## Task brief
Say whether each statement below agrees with the passage on the lumber duties, answering yes or no and quoting the passage's deciding words exactly. 1. The ITC rendered its final determination on May 22, 2002. 2. The duties were imposed for the period covered in the DOC's preliminary determinations. 3. The Canada-US Softwood Lumber Agreement was signed on September 12, 2006.

## Quoted passage
>> START
18.              The total amount guaranteed by WIIC during the appellant's fiscal year ending December 31, 2001, was US$1,530,000 (the equivalent of CAN$2,371,500).

 

Final determinations

 

19.              On April 2, 2002, the DOC rendered a final determination that subsidies were granted by the Canadian government for certain Canadian lumber products exported to the US.[11] The DOC also rendered a final determination stating that merchandise was sold or likely to be sold in the US at prices less than their fair value.[12]

 

20.              On May 22, 2002, the ITC rendered a final determination that a US industry was threatened with significant injury because of the importation of Canadian lumber, subsidized and sold at a price less than its fair market value.[13]

 

 

 

The orders

 

21.              On May 22, 2002, the DOC published notices of its orders regarding the countervailing[14] and antidumping duties.[15]

 

22.              Moreover, the DOC determined that imposing countervailing and antidumping duties for the period covered in its preliminary determinations was not warranted in this case. Therefore, the countervailing and antidumping duties are imposed only as of May 22, 2002, the publication date of the DOC orders, and the DOC directs customs to repay the cash deposits and release the bonds required as provisional measures following the preliminary determinations of August 17 and November 6, 2001.

 

23.              All the bonds provided by WIIC on behalf of the appellant in 2001 and the term deposits placed as guarantee by the appellant with the Royal Bank of Canada were released in 2002.

 

24.              The appellant and one of its successors included, for accounting and taxation purposes, $3,578,088 in their 2002 income.

 

25.              On February 3, 2005, the Canada Revenue Agency issued reassessments disallowing the $3,576,088 deduction claimed by the appellant in 2001 and deducting the same amount from the 2002 income of the taxpayer and its successor.

 

26.              Ultimately, the DOC orders were revoked pursuant to the Canada-US Softwood Lumber Agreement, signed on September 12, 2006.

 

[3]              The issue is therefore whether the Minister was warranted in disallowing the $3,576,088 deduction in the appellant's income calculation for the 2001 taxation year. Was it an expense made or incurred by the appellant for the purpose of gaining income from its business in accordance with paragraph 18(1)(a) of the Income Tax Act (the Act)? Did this expense incurred by the appellant constitute a reserve, a contingent amount or sinking fund pursuant to paragraph 18(1)(e) of the Act or was the expense an amount paid by the appellant for an existing or proposed countervailing or antidumping duty in respect of property pursuant to paragraph 20(1)(vv) of the Act?
>> END
## Dataset extract
>> START
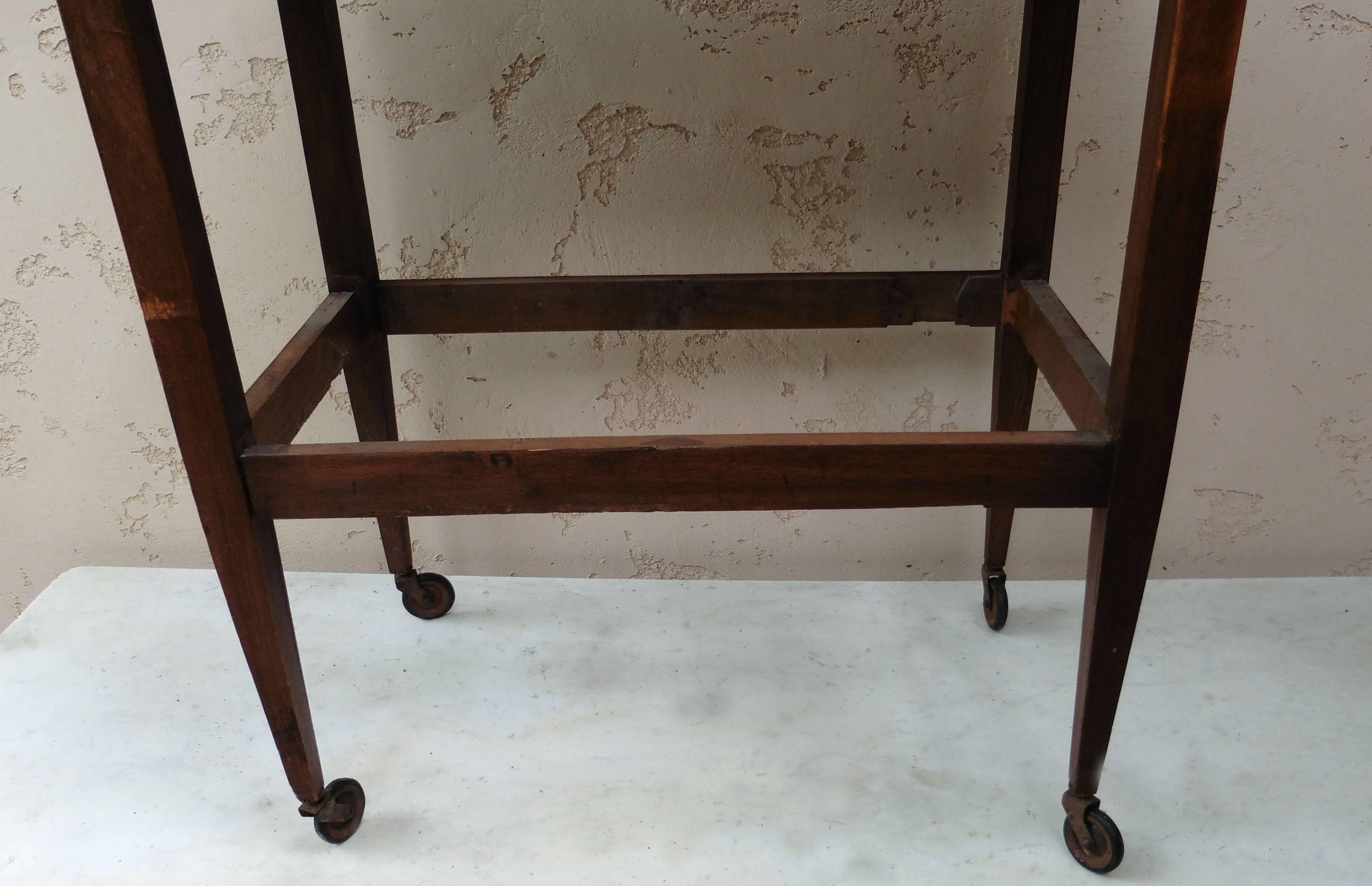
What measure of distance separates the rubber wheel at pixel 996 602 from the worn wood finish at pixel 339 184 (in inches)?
>> END
## Solved exercise
1. Yes: "On May 22, 2002, the ITC rendered a final determination"
2. No: "imposing countervailing and antidumping duties for the period covered in its preliminary determinations was not warranted in this case"
3. Yes: "the Canada-US Softwood Lumber Agreement, signed on September 12, 2006"